:: What is expected ::
Copy out every line of the records in which "Cherry" can be found.

:: Data provided ::
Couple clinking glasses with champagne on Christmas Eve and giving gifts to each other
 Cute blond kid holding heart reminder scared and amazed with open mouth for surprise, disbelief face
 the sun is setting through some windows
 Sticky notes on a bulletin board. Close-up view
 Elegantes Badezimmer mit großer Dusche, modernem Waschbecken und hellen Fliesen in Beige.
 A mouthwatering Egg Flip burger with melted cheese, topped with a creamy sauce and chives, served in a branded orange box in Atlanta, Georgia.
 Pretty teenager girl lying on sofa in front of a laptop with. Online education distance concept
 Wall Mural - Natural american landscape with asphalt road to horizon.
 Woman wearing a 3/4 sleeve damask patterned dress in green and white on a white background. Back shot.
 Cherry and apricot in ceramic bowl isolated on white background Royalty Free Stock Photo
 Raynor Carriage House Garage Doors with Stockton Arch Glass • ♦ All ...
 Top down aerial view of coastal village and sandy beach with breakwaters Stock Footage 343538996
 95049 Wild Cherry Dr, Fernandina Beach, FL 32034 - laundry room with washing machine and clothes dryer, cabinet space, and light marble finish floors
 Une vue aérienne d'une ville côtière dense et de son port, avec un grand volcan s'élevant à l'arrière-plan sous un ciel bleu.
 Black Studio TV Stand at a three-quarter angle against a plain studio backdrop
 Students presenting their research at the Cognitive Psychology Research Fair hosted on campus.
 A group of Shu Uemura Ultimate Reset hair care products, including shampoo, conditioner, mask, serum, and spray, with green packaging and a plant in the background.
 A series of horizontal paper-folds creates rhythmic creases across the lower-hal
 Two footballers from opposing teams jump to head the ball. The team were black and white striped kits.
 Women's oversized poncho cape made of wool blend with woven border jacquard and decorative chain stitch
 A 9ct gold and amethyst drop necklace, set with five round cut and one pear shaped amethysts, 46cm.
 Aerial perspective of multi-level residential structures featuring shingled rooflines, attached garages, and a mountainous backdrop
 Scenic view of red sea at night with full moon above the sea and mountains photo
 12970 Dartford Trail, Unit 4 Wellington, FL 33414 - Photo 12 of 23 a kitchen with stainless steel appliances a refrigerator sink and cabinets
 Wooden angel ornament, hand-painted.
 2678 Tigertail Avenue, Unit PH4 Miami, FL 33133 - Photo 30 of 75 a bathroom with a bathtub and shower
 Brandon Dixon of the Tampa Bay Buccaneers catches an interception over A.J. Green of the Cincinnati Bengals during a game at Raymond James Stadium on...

:: Written reply ::
 Cherry and apricot in ceramic bowl isolated on white background Royalty Free Stock Photo
 95049 Wild Cherry Dr, Fernandina Beach, FL 32034 - laundry room with washing machine and clothes dryer, cabinet space, and light marble finish floors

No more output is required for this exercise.